At 2 days post-ischemia, SOD1 and SOD2 immunoreactivities are decreased in the hippocampal CA1 pyramidal neurons, and at 5 days post-ischemia, SOD1 and SOD2 immunoreactivities in the CA1 pyramidal neurons are very weak (asterisk); however, strong SOD1 and SOD2 immunoreactivities are newly shown in non-pyramidal cells (arrows). In the QE-sham group, SOD1 and SOD2 immunoreactivities are significantly increased in the hippocampal CA1 pyramidal neurons compared with those in the vehicle-sham group.

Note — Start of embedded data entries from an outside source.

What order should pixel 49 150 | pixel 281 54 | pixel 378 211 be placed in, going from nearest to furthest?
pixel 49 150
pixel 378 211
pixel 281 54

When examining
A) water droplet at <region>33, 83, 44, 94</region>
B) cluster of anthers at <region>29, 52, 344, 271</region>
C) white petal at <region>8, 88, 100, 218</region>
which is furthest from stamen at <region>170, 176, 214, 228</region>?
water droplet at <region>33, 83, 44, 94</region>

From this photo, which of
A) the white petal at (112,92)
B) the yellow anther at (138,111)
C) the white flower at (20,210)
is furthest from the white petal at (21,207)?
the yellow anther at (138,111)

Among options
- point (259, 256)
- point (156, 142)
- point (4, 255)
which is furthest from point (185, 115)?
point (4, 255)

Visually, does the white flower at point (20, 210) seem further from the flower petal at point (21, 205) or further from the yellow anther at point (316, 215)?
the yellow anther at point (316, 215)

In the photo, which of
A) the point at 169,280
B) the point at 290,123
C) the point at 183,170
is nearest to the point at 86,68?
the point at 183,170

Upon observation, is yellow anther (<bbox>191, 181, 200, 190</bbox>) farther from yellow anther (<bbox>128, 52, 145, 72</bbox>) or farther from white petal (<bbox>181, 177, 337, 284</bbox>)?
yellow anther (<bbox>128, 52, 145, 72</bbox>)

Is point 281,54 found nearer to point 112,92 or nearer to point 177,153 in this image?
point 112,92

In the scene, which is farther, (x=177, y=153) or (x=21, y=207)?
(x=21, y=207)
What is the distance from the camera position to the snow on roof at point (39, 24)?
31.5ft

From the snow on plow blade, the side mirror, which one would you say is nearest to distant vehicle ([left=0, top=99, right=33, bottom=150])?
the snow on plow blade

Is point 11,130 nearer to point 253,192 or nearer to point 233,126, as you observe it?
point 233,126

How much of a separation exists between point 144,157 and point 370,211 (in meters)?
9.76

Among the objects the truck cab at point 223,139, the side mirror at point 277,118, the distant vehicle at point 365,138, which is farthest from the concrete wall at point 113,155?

In the QE-ischemia group, SOD1 and SOD2 immunoreactivities are not altered at 2 and 5 days post-ischemia. Scale bars are 20 μm in F and M, valid for A–M. (G, N) Relative immunoreactivity (RI) as percent of SOD1 and SOD2 in the hippocampal CA1 pyramidal neurons in a 140 × 140 μm² (boxes) (n = 7 at each time point in each group, *P < 0.05, vs. the vehicle-sham group; †P < 0.05, vs. respective pre-time point group; #P < 0.05, vs. corresponding vehicle-ischemia group). Data in G and N are expressed as the mean ± SEM. SOD1: Cu/Zn superoxide dismutase; SOD2: Mn superoxide dismutase; QE: quercetin; SO: stratum oriens; SP: stratum pyramidale; SR: stratum radiatum.